--- Supplied passage Enclosed Below ---

Indian actor (born 1979)

Sharman Joshi (born 28 April 1979) is an Indian actor who primarily works in Hindi films. Joshi is a recipient of several awards including an IIFA Award and nominations for two Filmfare Awards.

Joshi began his career with supporting parts in Godmother (1999) and Lajja (2001). The 2001 film Style proved to be his breakthrough. Following this, he received commercial and critical success with Rang De Basanti (2006), Golmaal (2006), Dhol (2007), Life in a... Metro (2007), 3 Idiots (2009) and Ferrari Ki Sawaari (2012). 3 Idiots earned him the IIFA Award for Best Supporting Actor. This success was followed by several box office failures with the exception of Hate Story 3 (2015) and Mission Mangal (2019).

Joshi expanded to streaming projects with Baarish (2019–2020) and Kafas (2023). He is married to Prerana Chopra with whom he has three children.

--- End of Enclosed Supplied passage ---

Exercise requirements -
a) Say whether each statement agrees with the Sharman Joshi profile, giving yes or no and quoting the words of the profile that decide it: (i) Style, a 2001 film, was Joshi's breakthrough; (ii) Joshi won the IIFA Award for Best Supporting Actor for Rang De Basanti; (iii) Joshi has two children.
b) Echo the part of the Sharman Joshi profile that begins at the words "Sharman Joshi (born" and stops after the words "has three children.".

--- The data Enclosed Below ---

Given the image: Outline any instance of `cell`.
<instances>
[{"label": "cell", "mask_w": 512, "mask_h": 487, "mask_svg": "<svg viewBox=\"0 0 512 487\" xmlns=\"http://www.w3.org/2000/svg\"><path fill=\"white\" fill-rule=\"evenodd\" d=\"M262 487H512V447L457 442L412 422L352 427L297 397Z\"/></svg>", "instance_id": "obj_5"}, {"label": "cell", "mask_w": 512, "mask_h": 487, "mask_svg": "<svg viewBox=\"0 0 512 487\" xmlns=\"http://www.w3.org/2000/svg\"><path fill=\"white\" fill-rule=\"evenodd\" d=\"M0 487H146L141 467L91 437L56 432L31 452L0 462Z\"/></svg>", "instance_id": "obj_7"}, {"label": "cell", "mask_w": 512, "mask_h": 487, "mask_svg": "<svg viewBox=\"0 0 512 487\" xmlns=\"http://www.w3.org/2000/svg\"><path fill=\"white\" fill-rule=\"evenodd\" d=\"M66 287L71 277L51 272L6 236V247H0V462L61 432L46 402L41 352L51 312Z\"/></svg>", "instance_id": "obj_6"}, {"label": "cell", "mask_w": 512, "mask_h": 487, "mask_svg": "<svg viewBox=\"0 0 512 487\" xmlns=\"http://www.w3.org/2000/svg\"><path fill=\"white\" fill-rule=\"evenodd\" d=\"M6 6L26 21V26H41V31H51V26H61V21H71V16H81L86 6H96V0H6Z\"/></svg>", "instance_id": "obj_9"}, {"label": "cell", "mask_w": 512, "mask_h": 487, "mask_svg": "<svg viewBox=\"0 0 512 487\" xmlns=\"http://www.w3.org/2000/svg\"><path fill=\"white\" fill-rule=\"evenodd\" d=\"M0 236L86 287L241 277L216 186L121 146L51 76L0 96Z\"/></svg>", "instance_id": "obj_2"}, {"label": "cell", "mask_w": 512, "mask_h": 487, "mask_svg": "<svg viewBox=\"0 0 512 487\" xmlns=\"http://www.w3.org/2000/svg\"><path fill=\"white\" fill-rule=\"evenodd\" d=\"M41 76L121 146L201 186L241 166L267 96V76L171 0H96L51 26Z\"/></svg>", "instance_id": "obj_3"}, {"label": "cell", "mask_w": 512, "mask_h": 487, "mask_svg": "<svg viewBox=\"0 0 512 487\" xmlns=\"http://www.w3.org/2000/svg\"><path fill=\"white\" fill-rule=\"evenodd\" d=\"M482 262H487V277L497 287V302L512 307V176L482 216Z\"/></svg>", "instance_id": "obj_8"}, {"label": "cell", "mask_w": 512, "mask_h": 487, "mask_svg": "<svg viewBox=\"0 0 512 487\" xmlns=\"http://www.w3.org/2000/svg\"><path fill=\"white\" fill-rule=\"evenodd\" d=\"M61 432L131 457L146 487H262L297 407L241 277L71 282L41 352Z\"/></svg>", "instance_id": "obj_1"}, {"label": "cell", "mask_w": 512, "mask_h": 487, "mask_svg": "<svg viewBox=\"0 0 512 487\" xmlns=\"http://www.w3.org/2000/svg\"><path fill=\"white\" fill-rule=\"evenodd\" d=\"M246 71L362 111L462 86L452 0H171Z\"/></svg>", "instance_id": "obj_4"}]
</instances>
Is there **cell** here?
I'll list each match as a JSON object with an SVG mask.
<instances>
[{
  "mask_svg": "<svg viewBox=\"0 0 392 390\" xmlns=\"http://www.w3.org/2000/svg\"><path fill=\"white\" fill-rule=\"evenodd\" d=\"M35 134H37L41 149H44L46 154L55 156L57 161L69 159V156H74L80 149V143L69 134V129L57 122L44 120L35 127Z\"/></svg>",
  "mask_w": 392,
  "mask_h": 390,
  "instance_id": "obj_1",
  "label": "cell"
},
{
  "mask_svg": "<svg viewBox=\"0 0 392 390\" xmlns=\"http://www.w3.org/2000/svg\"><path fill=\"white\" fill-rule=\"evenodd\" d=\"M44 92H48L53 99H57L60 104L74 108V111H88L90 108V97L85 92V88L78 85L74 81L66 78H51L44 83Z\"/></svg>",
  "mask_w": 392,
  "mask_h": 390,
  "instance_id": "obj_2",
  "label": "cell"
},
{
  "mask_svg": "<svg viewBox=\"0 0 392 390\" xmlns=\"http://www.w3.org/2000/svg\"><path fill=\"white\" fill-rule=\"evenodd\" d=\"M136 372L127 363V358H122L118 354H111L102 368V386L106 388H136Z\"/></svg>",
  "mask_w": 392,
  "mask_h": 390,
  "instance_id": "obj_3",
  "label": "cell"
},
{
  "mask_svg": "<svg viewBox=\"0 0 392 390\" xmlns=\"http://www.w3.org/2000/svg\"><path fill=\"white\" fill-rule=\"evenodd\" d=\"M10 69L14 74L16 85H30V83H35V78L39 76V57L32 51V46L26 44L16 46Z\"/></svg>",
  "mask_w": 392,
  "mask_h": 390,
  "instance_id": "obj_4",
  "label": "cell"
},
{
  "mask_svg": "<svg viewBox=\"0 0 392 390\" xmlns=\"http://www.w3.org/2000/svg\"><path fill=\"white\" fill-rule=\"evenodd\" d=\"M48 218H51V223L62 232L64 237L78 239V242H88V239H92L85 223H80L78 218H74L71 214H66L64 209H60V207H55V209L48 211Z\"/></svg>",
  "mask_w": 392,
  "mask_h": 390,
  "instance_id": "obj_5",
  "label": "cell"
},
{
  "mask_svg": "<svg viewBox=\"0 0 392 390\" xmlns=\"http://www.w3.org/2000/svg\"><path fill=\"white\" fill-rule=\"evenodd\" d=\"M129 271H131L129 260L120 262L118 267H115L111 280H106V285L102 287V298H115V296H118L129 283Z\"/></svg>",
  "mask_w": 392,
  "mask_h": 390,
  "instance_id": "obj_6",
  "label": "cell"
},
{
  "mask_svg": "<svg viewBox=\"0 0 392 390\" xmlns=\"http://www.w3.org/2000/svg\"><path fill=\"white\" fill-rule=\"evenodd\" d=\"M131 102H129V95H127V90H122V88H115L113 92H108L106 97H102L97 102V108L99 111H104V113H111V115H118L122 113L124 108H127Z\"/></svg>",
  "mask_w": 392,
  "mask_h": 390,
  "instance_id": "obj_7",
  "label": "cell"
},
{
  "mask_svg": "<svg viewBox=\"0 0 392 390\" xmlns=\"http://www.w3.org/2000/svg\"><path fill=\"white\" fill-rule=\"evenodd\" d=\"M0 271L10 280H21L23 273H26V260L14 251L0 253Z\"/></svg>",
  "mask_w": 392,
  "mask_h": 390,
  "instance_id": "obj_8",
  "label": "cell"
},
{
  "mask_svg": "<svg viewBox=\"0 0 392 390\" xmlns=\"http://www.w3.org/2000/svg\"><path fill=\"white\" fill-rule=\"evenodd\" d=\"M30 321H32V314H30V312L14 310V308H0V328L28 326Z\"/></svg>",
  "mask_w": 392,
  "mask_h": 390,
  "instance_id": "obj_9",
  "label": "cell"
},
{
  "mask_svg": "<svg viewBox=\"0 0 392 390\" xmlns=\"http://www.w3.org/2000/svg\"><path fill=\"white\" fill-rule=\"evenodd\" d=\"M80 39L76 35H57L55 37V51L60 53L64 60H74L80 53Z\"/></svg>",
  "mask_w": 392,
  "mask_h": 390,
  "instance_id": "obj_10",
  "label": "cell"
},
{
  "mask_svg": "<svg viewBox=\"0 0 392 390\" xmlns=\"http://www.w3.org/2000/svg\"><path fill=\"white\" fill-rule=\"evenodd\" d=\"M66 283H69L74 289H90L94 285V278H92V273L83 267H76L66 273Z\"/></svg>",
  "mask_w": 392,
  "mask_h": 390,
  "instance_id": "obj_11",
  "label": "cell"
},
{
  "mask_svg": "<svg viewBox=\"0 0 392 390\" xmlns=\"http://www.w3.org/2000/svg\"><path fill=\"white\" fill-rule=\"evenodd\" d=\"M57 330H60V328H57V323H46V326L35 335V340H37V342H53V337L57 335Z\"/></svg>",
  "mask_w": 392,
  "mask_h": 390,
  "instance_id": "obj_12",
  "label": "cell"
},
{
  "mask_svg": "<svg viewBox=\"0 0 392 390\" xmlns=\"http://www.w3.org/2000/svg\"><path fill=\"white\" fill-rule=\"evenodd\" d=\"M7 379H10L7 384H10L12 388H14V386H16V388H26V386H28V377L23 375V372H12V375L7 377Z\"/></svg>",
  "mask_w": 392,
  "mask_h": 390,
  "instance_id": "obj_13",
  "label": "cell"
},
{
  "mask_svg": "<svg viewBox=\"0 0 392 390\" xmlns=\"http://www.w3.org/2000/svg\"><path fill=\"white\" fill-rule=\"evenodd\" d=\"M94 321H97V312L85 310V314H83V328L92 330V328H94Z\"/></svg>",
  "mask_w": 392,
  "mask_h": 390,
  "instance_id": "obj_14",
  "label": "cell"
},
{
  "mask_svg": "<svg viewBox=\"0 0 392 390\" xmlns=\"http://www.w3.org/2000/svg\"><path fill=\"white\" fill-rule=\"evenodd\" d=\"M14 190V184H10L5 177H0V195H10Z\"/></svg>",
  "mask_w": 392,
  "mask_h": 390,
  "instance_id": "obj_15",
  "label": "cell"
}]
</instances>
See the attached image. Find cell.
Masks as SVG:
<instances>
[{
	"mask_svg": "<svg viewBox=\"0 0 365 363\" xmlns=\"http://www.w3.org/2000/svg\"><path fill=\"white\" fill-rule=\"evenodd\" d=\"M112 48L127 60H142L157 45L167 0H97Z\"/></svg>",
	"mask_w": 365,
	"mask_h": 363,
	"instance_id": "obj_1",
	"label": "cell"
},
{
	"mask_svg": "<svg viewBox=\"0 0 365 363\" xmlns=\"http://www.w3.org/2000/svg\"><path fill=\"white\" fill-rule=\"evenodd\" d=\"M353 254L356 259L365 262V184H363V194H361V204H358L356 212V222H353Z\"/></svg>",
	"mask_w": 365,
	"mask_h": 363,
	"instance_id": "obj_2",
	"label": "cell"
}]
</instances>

--- End of Enclosed The data ---

Task-by-task solutions -
a)
(i) Yes: "The 2001 film Style proved to be his breakthrough."
(ii) No: "3 Idiots earned him the IIFA Award for Best Supporting Actor."
(iii) No: "He is married to Prerana Chopra with whom he has three children."

b)
Sharman Joshi (born 28 April 1979) is an Indian actor who primarily works in Hindi films. Joshi is a recipient of several awards including an IIFA Award and nominations for two Filmfare Awards.

Joshi began his career with supporting parts in Godmother (1999) and Lajja (2001). The 2001 film Style proved to be his breakthrough. Following this, he received commercial and critical success with Rang De Basanti (2006), Golmaal (2006), Dhol (2007), Life in a... Metro (2007), 3 Idiots (2009) and Ferrari Ki Sawaari (2012). 3 Idiots earned him the IIFA Award for Best Supporting Actor. This success was followed by several box office failures with the exception of Hate Story 3 (2015) and Mission Mangal (2019).

Joshi expanded to streaming projects with Baarish (2019–2020) and Kafas (2023). He is married to Prerana Chopra with whom he has three children.